Budi dan Eko duduk di depan rumah, ya sambil makan gorengan dan minuman botol rasa jeruk.
"Eko. Kadang kematian itu lebih baik, ya....?!" kata Budi.
"Kok kematian lebih baik. Apa aku tidak salah mendengar?!" kata Eko.
"Tidak salah denger kok," kata Budi.
Budi mengambil botol minuman di meja, ya rasa jeruk, ya di minum dengan baik lah.
"Jadi aku tidak salah denger. Omongan Budi.....kematian lebih baik. Kenapa Budi ngomong gitu?!" kata Eko.
Eko mengambil botol minuman di meja, ya rasa jeruk, ya di minum dengan baik. Budi menaruh botol minuman di meja.
"Ada sebuah cerita tentang orang menderita sakit, ya ada kerusakan di dalam tubuhnya. Memang orang itu berobat dengan baik sama dokter, ya tujuannya diri orang itu sembuh dari penyakit yang di deritanya. Memang dokter berhasil menolong orang itu, ya jadinya menikmati hidup ini. Ternyata hanya sejenak menikmati hidup, ya orang itu kembali jatuh sakit, ya tidak bisa di tolong dan akhirnya meninggal," kata Budi.
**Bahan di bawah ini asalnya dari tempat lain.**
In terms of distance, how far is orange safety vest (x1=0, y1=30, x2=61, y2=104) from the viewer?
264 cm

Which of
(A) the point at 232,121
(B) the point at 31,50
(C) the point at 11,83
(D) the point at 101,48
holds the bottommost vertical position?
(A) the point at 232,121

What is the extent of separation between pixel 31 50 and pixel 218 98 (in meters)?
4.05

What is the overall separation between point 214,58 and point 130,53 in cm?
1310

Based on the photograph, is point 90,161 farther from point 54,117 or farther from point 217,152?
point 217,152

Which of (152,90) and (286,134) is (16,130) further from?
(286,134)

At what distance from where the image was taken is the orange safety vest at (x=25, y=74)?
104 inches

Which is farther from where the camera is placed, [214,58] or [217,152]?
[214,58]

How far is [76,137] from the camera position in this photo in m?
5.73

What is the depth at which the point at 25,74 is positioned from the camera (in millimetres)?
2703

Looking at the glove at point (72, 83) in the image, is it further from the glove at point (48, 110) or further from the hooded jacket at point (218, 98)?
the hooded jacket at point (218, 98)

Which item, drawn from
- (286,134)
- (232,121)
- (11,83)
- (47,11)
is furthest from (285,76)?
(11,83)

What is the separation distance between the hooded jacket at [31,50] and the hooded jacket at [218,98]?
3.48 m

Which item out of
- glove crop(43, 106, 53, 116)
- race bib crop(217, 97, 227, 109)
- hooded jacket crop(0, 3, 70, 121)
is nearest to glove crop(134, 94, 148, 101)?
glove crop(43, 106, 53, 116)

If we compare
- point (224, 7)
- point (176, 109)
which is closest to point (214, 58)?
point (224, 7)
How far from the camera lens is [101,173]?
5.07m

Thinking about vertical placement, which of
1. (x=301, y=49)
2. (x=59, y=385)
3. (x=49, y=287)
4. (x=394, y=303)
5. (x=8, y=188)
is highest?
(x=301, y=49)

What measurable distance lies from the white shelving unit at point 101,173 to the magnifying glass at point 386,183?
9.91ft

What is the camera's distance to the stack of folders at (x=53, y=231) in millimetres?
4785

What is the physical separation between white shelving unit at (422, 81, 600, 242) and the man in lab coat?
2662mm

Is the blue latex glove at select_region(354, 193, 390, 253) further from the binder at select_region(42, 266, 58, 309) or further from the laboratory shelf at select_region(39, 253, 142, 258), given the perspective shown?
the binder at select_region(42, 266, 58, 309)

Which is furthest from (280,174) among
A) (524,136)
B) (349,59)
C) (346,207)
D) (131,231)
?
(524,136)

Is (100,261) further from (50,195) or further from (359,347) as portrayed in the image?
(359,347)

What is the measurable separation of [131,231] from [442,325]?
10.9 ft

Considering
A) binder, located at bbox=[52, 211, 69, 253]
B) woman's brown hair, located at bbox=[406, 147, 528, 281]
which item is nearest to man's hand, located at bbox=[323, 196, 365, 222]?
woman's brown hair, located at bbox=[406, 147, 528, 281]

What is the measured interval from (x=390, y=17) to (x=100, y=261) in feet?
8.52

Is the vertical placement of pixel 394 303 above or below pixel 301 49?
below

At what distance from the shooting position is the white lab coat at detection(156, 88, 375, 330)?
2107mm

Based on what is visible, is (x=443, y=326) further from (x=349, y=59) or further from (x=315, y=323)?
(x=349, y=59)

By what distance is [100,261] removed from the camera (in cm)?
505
Eko menaruh minuman botol di meja
"Oooo cerita begitu," kata Eko.
"Semua orang yang dekat dengannya berdoa pada Tuhan, ya agar orang yang sakit itu sembuh," kata Budi.
"Kebanyakan orang berdoa untuk orang sakit, ya tujuannya....Tuhan mengabulkan doa dan orang sakit itu sembuh dari sakitnya," kata Eko.
"Ya orang sakit itu memang berdoa di dalam sakitnya sampai kematian pada dirinya, ya karena orang sakit itu sadar dengan keadaan dirinya, ya sampai kematiannya," kata Budi.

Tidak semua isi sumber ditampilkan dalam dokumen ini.